AVX2 : next important - gather, integer support

all others : not too important
 

Mars999

Senior member
Jan 12, 2007
304
0
0
AVX1/2 is a huge boost in speed over SSE2 from the demo's I have ran in game tests from Intel. So yeah it's important if used correctly.
 

pantsaregood

Senior member
Feb 13, 2011
993
37
91
Speaking of SSE: where exactly do the SSE4a instructions AMD uses fit in this? Are they something like a subset of SSE4.1/4.2, or are they completely unrelated instructions that got a similar name? Intel doesn't seem to be interested in adopting them, so I'm assuming they'll die out like 3DNow! did.
 

Mars999

Senior member
Jan 12, 2007
304
0
0
SSE4.2 or 4.1 has some useful string acceleration stuff so don't throw that out....
 

_Rick_

Diamond Member
Apr 20, 2012
3,945
69
91
Depends on your application.
I've seen someone hand-optimise some assembly routines for the Waterman-Smith algorithm for SSSE3, and that gave a speed-up over legacy implementations of around a factor 10. In fact, it was faster than running the code on a mid-end GPU, IIRC.

Essentially what these extensions do, is allow your CPU to behave GPU-like. In some applications this means insane speed-ups, in others it's not so important.
Java code for example has no support for SIMD at all, it only uses the additional SSE-registers.

There's a nice SSE vector library available, that gives relatively convenient access (you still have to think/design in SIMD) to those instructions. Many modern compilers are useless when it comes to figuring out which code can be optimized to be treated as a SIMD set, especially for the newer extensions.


TL;DR: (modern) SSE extensions are like GPGPU code: awesome if your problem works that way, and you explicitly code for it, useless otherwise.
 

Mars999

Senior member
Jan 12, 2007
304
0
0
Depends on your application.
I've seen someone hand-optimise some assembly routines for the Waterman-Smith algorithm for SSSE3, and that gave a speed-up over legacy implementations of around a factor 10. In fact, it was faster than running the code on a mid-end GPU, IIRC.

Essentially what these extensions do, is allow your CPU to behave GPU-like. In some applications this means insane speed-ups, in others it's not so important.
Java code for example has no support for SIMD at all, it only uses the additional SSE-registers.

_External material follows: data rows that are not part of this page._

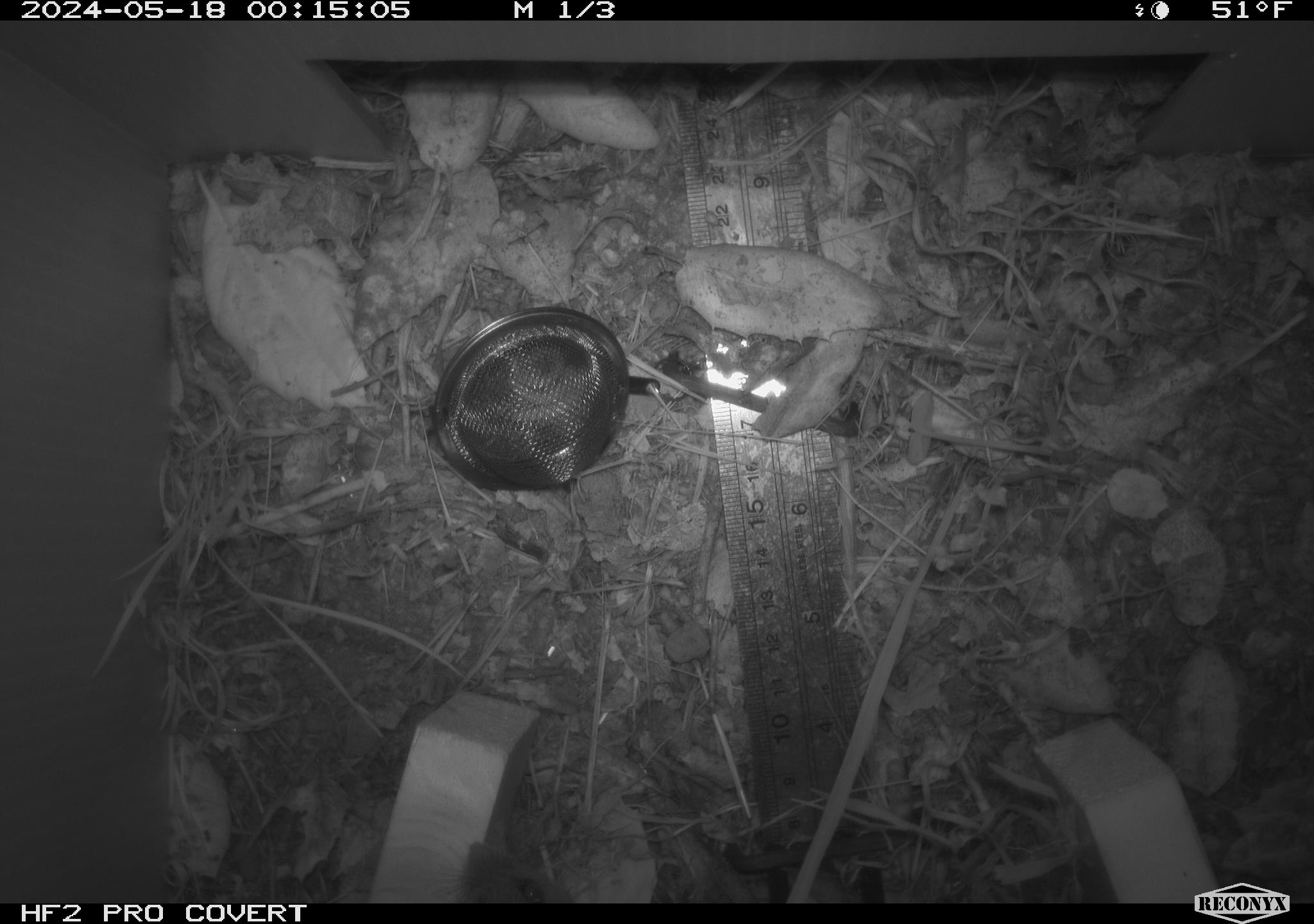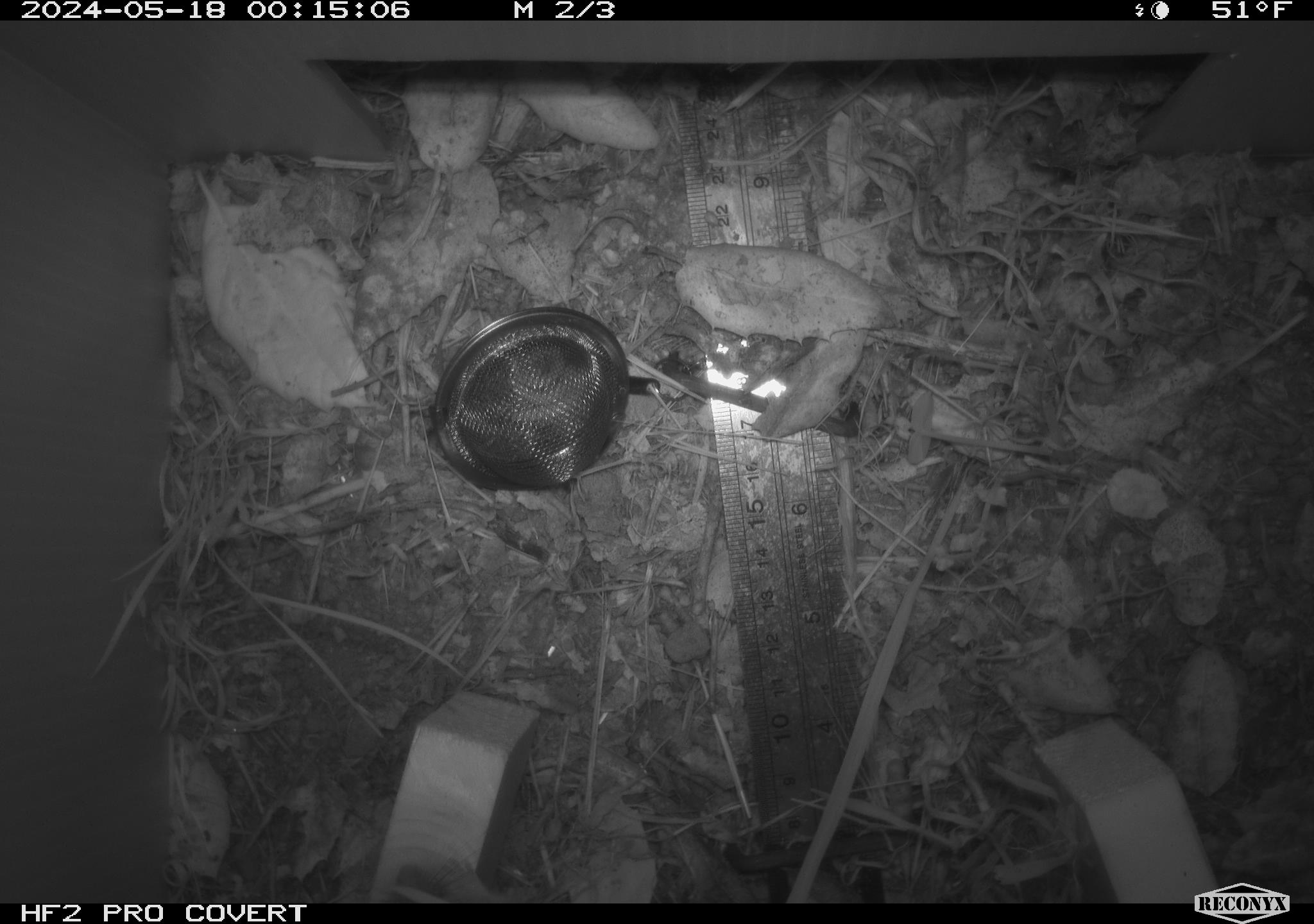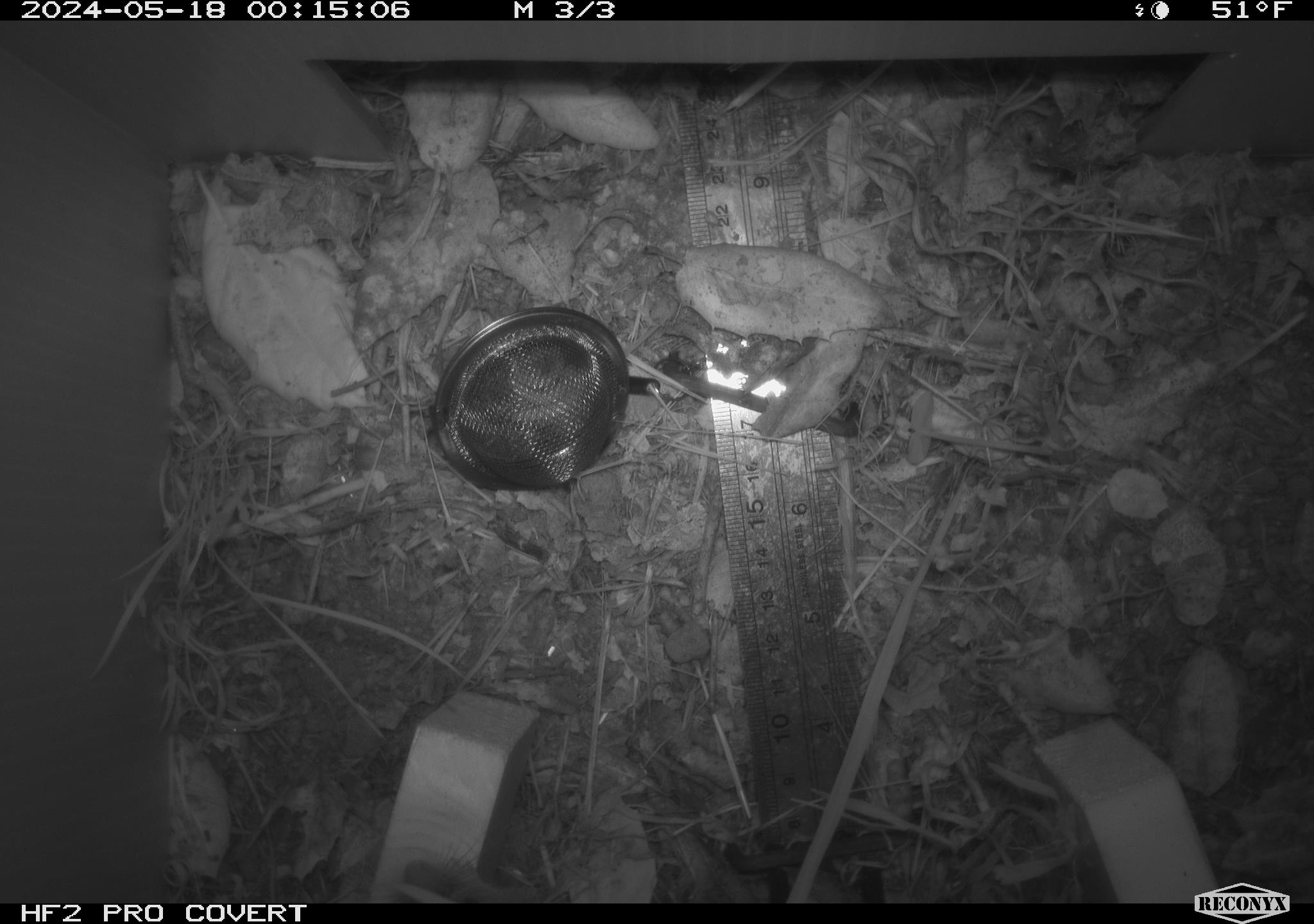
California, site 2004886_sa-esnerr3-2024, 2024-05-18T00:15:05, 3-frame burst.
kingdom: Animalia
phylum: Chordata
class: Mammalia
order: Rodentia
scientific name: Rodentia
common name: rodent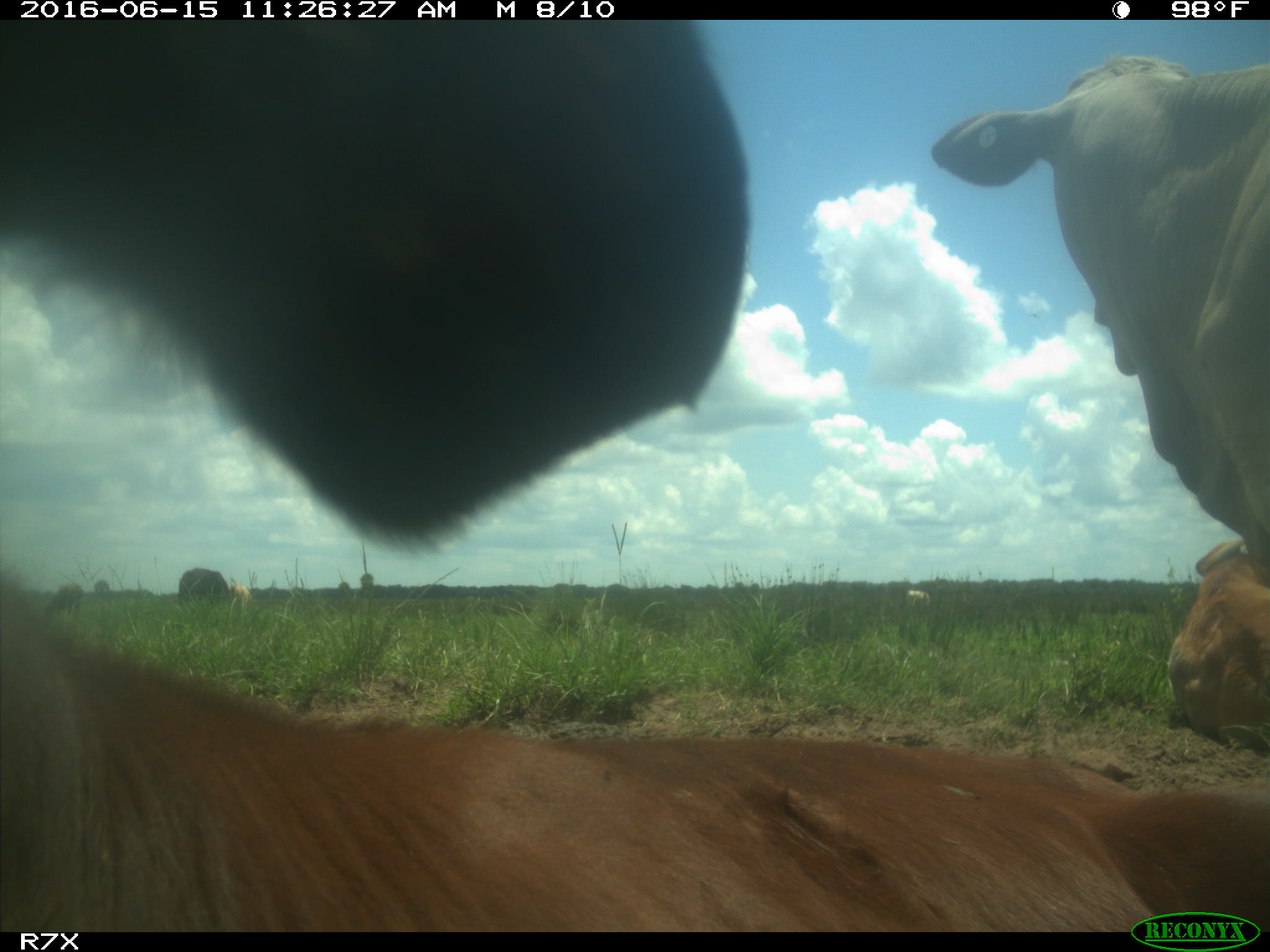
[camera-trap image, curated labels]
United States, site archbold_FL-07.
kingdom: Animalia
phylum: Chordata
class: Mammalia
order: Artiodactyla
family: Bovidae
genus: Bos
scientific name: Bos taurus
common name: domestic cow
Bos taurus (domestic cow).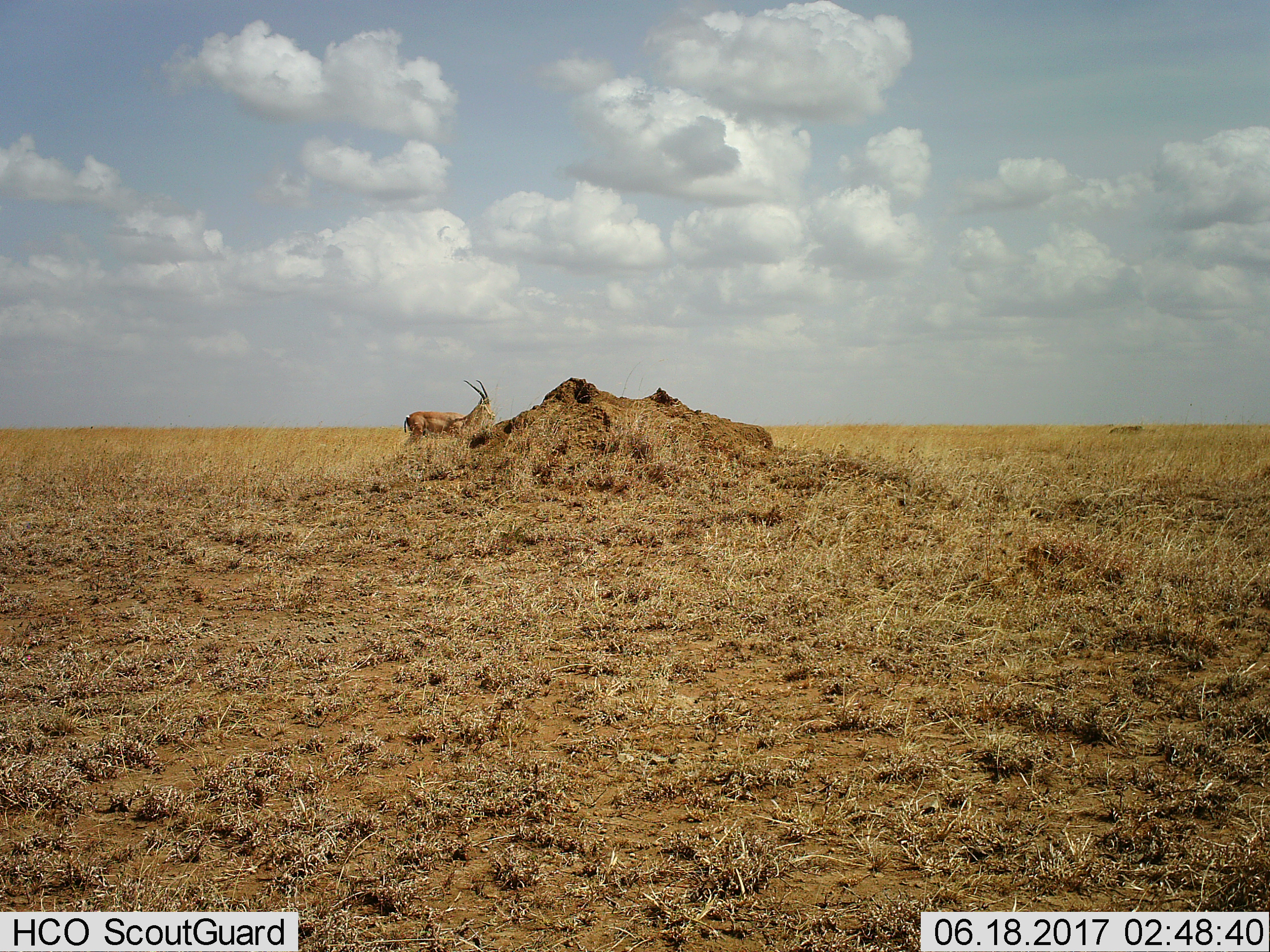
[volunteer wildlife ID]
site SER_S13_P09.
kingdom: Animalia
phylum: Chordata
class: Mammalia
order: Artiodactyla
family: Bovidae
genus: Nanger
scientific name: Nanger granti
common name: grant's gazelle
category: gazellegrants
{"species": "gazellegrants (grant's gazelle) (Nanger granti)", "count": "1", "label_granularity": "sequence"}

There's a nice SSE vector library available, that gives relatively convenient access (you still have to think/design in SIMD) to those instructions. Many modern compilers are useless when it comes to figuring out which code can be optimized to be treated as a SIMD set, especially for the newer extensions.


TL;DR: (modern) SSE extensions are like GPGPU code: awesome if your problem works that way, and you explicitly code for it, useless otherwise.

Would you be referring to libSIMDx86? If not I would like to give it a go if you can remember the lib...

Totally agree with what you said, I seen the new AVX do a demo with shadow mapping and was ~50-100% faster with it on... IIRC Nice!
 

Cogman

Lifer
Sep 19, 2000
10,284
138
106
SSE4.2 or 4.1 has some useful string acceleration stuff so don't throw that out....

This is one of the reasons I rank it above SSE3 and SSE1 in importance (but not 2, 2 is just the bee's knees).

It does provide some useful stuff, but not at the same level as SSE2.
 

Cogman

Lifer
Sep 19, 2000
10,284
138
106
There's a nice SSE vector library available, that gives relatively convenient access (you still have to think/design in SIMD) to those instructions. Many modern compilers are useless when it comes to figuring out which code can be optimized to be treated as a SIMD set, especially for the newer extensions.

Yep, you pretty much need to hand feed the compiler when it comes to vectorization. Not only that, but you have to remember to specifically target an architecture that supports those instructions. Many compilers, by default, will target Pentium Pro or Pentium 2 processors.
 

Cogman

Lifer
Sep 19, 2000
10,284
138
106

It uses the floating point calculation aspect of SSE2, and maybe even some of the vectorization. However, I doubt that it is doing a great job at the vectorization. Most compilers aren't very good at this. Vectorization is just hard to do, and unless you know about it and how to hand feed it to your compiler, you are likely not going to be getting the full amount of benefits that it provides.
 

BenchPress

Senior member
Nov 8, 2011
392
0
0
Many modern compilers are useless when it comes to figuring out which code can be optimized to be treated as a SIMD set, especially for the newer extensions.
That will change dramatically with AVX2. It has a vector equivalent of every relevant scalar operation. And hence loops with independent iterations can easily be auto-vectorized in an SPMD fashion.
TL;DR: (modern) SSE extensions are like GPGPU code: awesome if your problem works that way, and you explicitly code for it, useless otherwise.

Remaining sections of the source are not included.